__提示文章__:
◇ ◇ ◇

例えば、任意の分岐比が得られる光分岐デバイスとして、図22,図23に示すように、2つの2:2光カプラ105,106の間に設けられた2本の導波路100,101の一方又は両方に、分岐された光信号に位相差を与える位相シフタ領域を設けた光分岐デバイスがある。
【0003】
例えば図22に示すように、2本の導波路100,101のそれぞれに、導波路幅を狭くした位相シフタ領域102,103を設け、これらの位相シフタ領域102,103の導波路形状が互いに異なるようにした光分岐デバイスがある。このような光分岐デバイスでは、一方の位相シフタ領域102における導波路幅の狭い直線導波路の長さを調整するか、又は、他方の位相シフタ領域103におけるテーパ状導波路のテーパ角を調整することによって、任意の分岐比を得ることができる。
【0004】
また、例えば図23に示すように、2本の導波路100,101のうち、一方の導波路101の一部に幅テーパ形状を有する位相シフタ領域104を設けた光分岐デバイスもある。このような光分岐デバイスでは、位相シフタ領域104における幅テーパ形状を有する導波路の長さやテーパ角を調整することによって、任意の分岐比を得ることができる。
【先行技術文献】
【特許文献】
【0005】
【特許文献1】特開2004−144963号公報
【特許文献2】特開2005−249973号公報
【特許文献3】特開2005−300679号公報
【特許文献4】特開平07−281041号公報
【発明の概要】
【発明が解決しようとする課題】
【0006】
ところで、上述のような光デバイスは、分岐された光信号に位相差を与える位相シフタ領域を備える。このような光デバイスでは、例えば作製プロセスなどにおいて、位相シフタ領域の導波路の幅や角度などが所望の値からずれてしまうと、所望の特性が得られず、特性が劣化してしまう。また、大きな作製トレランスを得るのは難しい。

◇ ◇ ◇

__実施事項__:
[1] 光分岐デバイスに関する文章の内容を、2文で要約してください。
[2] 光分岐デバイスに関する文章を、最後の文に続けて書き進めてください。
以下の行は、光分岐デバイスに関する文章とは関係がありません。

__格納データ__:
◇ ◇ ◇

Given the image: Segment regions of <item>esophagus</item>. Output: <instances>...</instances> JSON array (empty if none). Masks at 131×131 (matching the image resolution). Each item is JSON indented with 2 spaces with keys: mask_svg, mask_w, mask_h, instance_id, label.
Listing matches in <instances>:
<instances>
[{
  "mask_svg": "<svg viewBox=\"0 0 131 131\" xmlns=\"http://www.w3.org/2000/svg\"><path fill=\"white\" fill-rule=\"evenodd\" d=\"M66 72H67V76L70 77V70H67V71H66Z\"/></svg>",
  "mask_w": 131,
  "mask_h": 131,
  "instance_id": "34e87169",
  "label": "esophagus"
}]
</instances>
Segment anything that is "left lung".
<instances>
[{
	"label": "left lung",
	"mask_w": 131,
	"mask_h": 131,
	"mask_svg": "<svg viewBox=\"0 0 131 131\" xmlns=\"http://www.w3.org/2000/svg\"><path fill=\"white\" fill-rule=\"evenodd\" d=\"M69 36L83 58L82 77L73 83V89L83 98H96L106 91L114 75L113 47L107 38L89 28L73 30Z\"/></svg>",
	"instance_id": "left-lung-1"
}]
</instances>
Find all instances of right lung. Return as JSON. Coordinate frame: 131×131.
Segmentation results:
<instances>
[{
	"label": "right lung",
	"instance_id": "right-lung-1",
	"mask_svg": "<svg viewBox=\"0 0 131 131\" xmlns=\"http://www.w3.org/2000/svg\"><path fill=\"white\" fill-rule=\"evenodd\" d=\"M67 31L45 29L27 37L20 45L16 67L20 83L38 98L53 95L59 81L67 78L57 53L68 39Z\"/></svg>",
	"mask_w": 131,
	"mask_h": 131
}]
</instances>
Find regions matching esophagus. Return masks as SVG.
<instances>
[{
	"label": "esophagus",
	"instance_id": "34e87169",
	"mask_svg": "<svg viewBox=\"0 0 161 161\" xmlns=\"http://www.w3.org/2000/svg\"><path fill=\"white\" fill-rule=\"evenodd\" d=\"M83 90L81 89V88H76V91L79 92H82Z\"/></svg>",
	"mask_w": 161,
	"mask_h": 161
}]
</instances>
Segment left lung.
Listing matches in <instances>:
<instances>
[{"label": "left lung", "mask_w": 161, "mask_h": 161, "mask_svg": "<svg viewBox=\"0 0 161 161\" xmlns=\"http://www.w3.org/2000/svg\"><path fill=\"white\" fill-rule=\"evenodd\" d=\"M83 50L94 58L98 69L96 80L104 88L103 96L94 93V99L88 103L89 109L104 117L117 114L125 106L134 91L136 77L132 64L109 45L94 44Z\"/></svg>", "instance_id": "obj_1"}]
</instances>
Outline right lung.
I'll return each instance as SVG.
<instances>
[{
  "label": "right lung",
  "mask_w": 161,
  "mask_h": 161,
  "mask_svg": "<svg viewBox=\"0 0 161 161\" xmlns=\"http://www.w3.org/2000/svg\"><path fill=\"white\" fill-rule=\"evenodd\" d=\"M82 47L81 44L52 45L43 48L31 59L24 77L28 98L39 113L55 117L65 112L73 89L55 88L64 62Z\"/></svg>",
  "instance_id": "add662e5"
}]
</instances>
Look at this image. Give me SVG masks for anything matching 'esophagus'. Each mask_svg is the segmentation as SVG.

◇ ◇ ◇

__解答内容__:
[1] 2つの2:2光カプラの間にある2本の導波路に位相シフタ領域を設けた光分岐デバイスでは、導波路幅の狭い直線導波路の長さや、テーパ状導波路のテーパ角などを調整することで、任意の分岐比を得ることができる。ただし、作製プロセスなどで位相シフタ領域の導波路の幅や角度が所望の値からずれると特性が劣化し、大きな作製トレランスを得ることも難しい。

[2]
そこで、例えば作製プロセスなどにおいて位相シフタ領域の導波路の幅や角度などが所望の値からずれてしまった場合であっても、特性が劣化してしまうのを抑制し、大きな作製トレランスが得られるようにしたい。
【課題を解決するための手段】
【0007】
このため、本光デバイスは、光信号を分岐する第1カプラと、光信号を干渉させる第2カプラと、第1カプラと第2カプラとを接続する第1導波路と、第1カプラと第2カプラとを接続する第2導波路とを備え、第1導波路は、端部よりも幅が狭い部分を有する第1位相シフタ領域を備え、第2導波路は、端部よりも幅が広い部分を有する第2位相シフタ領域を備えることを要件とする。
【0008】
また、本光ハイブリッド回路は、幅方向中心位置に対して対称な位置に設けられた一対の入力チャネルと、同相関係にある一対の第1光信号を出力するための隣接する一対の第1出力チャネルと、同相関係にある一対の第2光信号を出力するための隣接する一対の第2出力チャネルとを備え、四位相偏移変調信号光又は差分四位相偏移変調信号光を、同相関係にある一対の第1光信号及び同相関係にある一対の第2光信号に変換する多モード干渉カプラと、第1出力チャネル又は第2出力チャネルに接続されており、入力側に2つのチャネルを有し、出力側に2つのチャネルを有し、第1光信号又は第2光信号を、直交位相関係にある一対の第3光信号に変換する2:2光カプラとを備え、2:2光カプラが接続された一対の第1出力チャネルの一方又は一対の第2出力チャネルの一方に、端部よりも幅が狭い部分を有する第1位相シフタ領域を備え、2:2光カプラが接続された一対の第1出力チャネルの他方又は一対の第2出力チャネルの他方に、端部よりも幅が広い部分を有する第2位相シフタ領域を備えることを要件とする。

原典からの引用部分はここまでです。